-- Start of Given records --

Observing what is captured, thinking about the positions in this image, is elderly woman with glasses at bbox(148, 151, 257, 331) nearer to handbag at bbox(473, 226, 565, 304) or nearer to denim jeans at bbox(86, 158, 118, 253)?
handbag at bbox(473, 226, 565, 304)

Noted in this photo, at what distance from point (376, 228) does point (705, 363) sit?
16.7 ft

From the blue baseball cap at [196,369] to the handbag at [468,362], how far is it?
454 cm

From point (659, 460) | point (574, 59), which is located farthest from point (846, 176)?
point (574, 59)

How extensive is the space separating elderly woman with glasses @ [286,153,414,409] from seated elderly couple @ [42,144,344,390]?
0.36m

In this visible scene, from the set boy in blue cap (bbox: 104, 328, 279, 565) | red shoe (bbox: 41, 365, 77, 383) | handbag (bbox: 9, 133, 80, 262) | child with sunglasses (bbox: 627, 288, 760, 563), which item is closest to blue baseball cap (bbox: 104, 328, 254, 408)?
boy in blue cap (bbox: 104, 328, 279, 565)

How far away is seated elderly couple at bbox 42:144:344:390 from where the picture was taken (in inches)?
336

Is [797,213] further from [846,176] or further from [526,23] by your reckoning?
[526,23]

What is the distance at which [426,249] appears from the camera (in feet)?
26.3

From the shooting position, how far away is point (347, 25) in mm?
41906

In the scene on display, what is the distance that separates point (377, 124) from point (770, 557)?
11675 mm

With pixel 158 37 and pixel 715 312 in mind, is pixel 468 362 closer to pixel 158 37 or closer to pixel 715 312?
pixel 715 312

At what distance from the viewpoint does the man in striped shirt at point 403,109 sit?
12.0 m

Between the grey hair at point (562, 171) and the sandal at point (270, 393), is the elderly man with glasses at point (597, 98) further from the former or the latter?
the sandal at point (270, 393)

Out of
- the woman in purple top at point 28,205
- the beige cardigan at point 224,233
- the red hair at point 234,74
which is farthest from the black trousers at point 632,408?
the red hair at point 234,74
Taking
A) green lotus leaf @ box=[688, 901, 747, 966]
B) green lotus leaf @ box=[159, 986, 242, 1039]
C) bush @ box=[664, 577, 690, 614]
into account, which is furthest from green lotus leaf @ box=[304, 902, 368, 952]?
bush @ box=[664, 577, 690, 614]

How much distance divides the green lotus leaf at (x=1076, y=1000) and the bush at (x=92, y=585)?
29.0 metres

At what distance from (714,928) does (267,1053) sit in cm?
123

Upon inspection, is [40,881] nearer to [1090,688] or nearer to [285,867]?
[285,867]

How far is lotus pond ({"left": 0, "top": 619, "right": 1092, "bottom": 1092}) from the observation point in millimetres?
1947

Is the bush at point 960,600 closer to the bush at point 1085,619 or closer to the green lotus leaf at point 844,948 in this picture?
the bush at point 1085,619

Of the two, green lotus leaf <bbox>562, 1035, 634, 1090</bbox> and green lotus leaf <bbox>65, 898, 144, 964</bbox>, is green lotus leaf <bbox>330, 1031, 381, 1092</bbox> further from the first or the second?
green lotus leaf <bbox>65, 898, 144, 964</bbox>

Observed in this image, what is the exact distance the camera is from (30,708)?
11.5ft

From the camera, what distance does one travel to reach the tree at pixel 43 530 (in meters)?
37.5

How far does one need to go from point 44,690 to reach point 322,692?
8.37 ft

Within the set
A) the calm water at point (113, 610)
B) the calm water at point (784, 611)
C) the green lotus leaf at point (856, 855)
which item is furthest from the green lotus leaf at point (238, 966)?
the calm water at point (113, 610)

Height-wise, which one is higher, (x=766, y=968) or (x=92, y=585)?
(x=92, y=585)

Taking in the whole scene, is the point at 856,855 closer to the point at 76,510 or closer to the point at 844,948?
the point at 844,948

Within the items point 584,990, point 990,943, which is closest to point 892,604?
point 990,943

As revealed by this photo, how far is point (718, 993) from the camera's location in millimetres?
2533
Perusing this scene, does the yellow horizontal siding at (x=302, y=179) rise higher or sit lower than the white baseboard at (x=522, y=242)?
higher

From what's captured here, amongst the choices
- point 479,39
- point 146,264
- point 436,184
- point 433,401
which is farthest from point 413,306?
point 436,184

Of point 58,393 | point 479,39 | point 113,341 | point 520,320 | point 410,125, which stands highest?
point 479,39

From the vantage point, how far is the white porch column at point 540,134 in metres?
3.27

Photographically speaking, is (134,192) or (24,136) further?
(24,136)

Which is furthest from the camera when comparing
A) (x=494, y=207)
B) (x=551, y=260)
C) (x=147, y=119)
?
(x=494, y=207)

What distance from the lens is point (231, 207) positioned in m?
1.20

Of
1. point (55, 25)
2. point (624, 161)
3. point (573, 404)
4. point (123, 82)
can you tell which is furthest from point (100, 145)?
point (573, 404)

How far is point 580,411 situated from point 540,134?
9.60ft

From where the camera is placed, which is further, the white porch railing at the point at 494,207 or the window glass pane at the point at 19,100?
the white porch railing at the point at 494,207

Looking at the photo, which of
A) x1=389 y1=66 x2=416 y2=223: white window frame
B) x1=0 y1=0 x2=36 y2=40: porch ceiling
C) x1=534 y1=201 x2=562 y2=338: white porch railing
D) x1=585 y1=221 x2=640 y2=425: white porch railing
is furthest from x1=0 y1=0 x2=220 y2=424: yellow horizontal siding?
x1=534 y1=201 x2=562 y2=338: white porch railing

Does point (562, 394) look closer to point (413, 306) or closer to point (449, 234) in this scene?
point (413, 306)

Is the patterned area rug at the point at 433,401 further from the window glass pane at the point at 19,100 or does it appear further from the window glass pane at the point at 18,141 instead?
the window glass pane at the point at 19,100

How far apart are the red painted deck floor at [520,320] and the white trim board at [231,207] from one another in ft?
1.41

-- End of Given records --

Arrange all lines of the data above into a numbered list, omitting every blank line.

1. Observing what is captured, thinking about the positions in this image, is elderly woman with glasses at bbox(148, 151, 257, 331) nearer to handbag at bbox(473, 226, 565, 304) or nearer to denim jeans at bbox(86, 158, 118, 253)?
2. handbag at bbox(473, 226, 565, 304)
3. Noted in this photo, at what distance from point (376, 228) does point (705, 363) sit?
4. 16.7 ft
5. From the blue baseball cap at [196,369] to the handbag at [468,362], how far is it?
6. 454 cm
7. From point (659, 460) | point (574, 59), which is located farthest from point (846, 176)?
8. point (574, 59)
9. How extensive is the space separating elderly woman with glasses @ [286,153,414,409] from seated elderly couple @ [42,144,344,390]?
10. 0.36m
11. In this visible scene, from the set boy in blue cap (bbox: 104, 328, 279, 565) | red shoe (bbox: 41, 365, 77, 383) | handbag (bbox: 9, 133, 80, 262) | child with sunglasses (bbox: 627, 288, 760, 563), which item is closest to blue baseball cap (bbox: 104, 328, 254, 408)?
12. boy in blue cap (bbox: 104, 328, 279, 565)
13. How far away is seated elderly couple at bbox 42:144:344:390 from where the picture was taken (in inches)?
14. 336
15. Is [797,213] further from [846,176] or further from [526,23] by your reckoning?
16. [526,23]
17. What is the distance at which [426,249] appears from the camera (in feet)?
18. 26.3
19. From the shooting position, how far away is point (347, 25) in mm?
20. 41906
21. In the scene on display, what is the distance that separates point (377, 124) from point (770, 557)?
22. 11675 mm
23. With pixel 158 37 and pixel 715 312 in mind, is pixel 468 362 closer to pixel 158 37 or closer to pixel 715 312?
24. pixel 715 312
25. At what distance from the viewpoint does the man in striped shirt at point 403,109 sit?
26. 12.0 m
27. Between the grey hair at point (562, 171) and the sandal at point (270, 393), is the elderly man with glasses at point (597, 98) further from the former or the latter?
28. the sandal at point (270, 393)
29. Out of
30. - the woman in purple top at point 28,205
31. - the beige cardigan at point 224,233
32. - the red hair at point 234,74
33. which is farthest from the black trousers at point 632,408?
34. the red hair at point 234,74
35. Taking
36. A) green lotus leaf @ box=[688, 901, 747, 966]
37. B) green lotus leaf @ box=[159, 986, 242, 1039]
38. C) bush @ box=[664, 577, 690, 614]
39. into account, which is furthest from green lotus leaf @ box=[304, 902, 368, 952]?
40. bush @ box=[664, 577, 690, 614]
41. How much distance divides the green lotus leaf at (x=1076, y=1000) and the bush at (x=92, y=585)?
42. 29.0 metres
43. At what distance from (714,928) does (267,1053) sit in cm?
44. 123
45. Upon inspection, is [40,881] nearer to [1090,688] or nearer to [285,867]?
46. [285,867]
47. How far is lotus pond ({"left": 0, "top": 619, "right": 1092, "bottom": 1092}) from the observation point in millimetres?
48. 1947
49. Is the bush at point 960,600 closer to the bush at point 1085,619 or closer to the green lotus leaf at point 844,948 in this picture?
50. the bush at point 1085,619
51. Of the two, green lotus leaf <bbox>562, 1035, 634, 1090</bbox> and green lotus leaf <bbox>65, 898, 144, 964</bbox>, is green lotus leaf <bbox>330, 1031, 381, 1092</bbox> further from the first or the second?
52. green lotus leaf <bbox>65, 898, 144, 964</bbox>
53. Observed in this image, what is the exact distance the camera is from (30,708)?
54. 11.5ft
55. From the camera, what distance does one travel to reach the tree at pixel 43 530 (in meters)?
56. 37.5
57. How far does one need to go from point 44,690 to reach point 322,692?
58. 8.37 ft
59. Within the set
60. A) the calm water at point (113, 610)
61. B) the calm water at point (784, 611)
62. C) the green lotus leaf at point (856, 855)
63. which item is furthest from the green lotus leaf at point (238, 966)?
64. the calm water at point (113, 610)
65. Height-wise, which one is higher, (x=766, y=968) or (x=92, y=585)?
66. (x=92, y=585)
67. Taking in the whole scene, is the point at 856,855 closer to the point at 76,510 or closer to the point at 844,948?
68. the point at 844,948
69. Within the items point 584,990, point 990,943, which is closest to point 892,604?
70. point 990,943
71. As revealed by this photo, how far is point (718, 993) from the camera's location in millimetres?
72. 2533
73. Perusing this scene, does the yellow horizontal siding at (x=302, y=179) rise higher or sit lower than the white baseboard at (x=522, y=242)?
74. higher
75. From what's captured here, amongst the choices
76. - point 479,39
77. - point 146,264
78. - point 436,184
79. - point 433,401
80. which is farthest from point 413,306?
81. point 436,184
82. Of point 58,393 | point 479,39 | point 113,341 | point 520,320 | point 410,125, which stands highest?
83. point 479,39
84. From the vantage point, how far is the white porch column at point 540,134 in metres?
85. 3.27
86. Photographically speaking, is (134,192) or (24,136) further?
87. (24,136)
88. Which is furthest from the camera when comparing
89. A) (x=494, y=207)
90. B) (x=551, y=260)
91. C) (x=147, y=119)
92. ?
93. (x=494, y=207)
94. What distance from the lens is point (231, 207) positioned in m?
95. 1.20
96. Of
97. 1. point (55, 25)
98. 2. point (624, 161)
99. 3. point (573, 404)
100. 4. point (123, 82)
101. can you tell which is furthest from point (100, 145)?
102. point (573, 404)
103. How far is point 580,411 situated from point 540,134?
104. 9.60ft
105. From where the camera is placed, which is further, the white porch railing at the point at 494,207 or the window glass pane at the point at 19,100?
106. the white porch railing at the point at 494,207
107. Looking at the photo, which of
108. A) x1=389 y1=66 x2=416 y2=223: white window frame
109. B) x1=0 y1=0 x2=36 y2=40: porch ceiling
110. C) x1=534 y1=201 x2=562 y2=338: white porch railing
111. D) x1=585 y1=221 x2=640 y2=425: white porch railing
112. is furthest from x1=0 y1=0 x2=220 y2=424: yellow horizontal siding?
113. x1=534 y1=201 x2=562 y2=338: white porch railing
114. Does point (562, 394) look closer to point (413, 306) or closer to point (449, 234) in this scene?
115. point (413, 306)
116. Is the patterned area rug at the point at 433,401 further from the window glass pane at the point at 19,100 or does it appear further from the window glass pane at the point at 18,141 instead?
117. the window glass pane at the point at 19,100
118. How far apart are the red painted deck floor at [520,320] and the white trim board at [231,207] from one another in ft?
119. 1.41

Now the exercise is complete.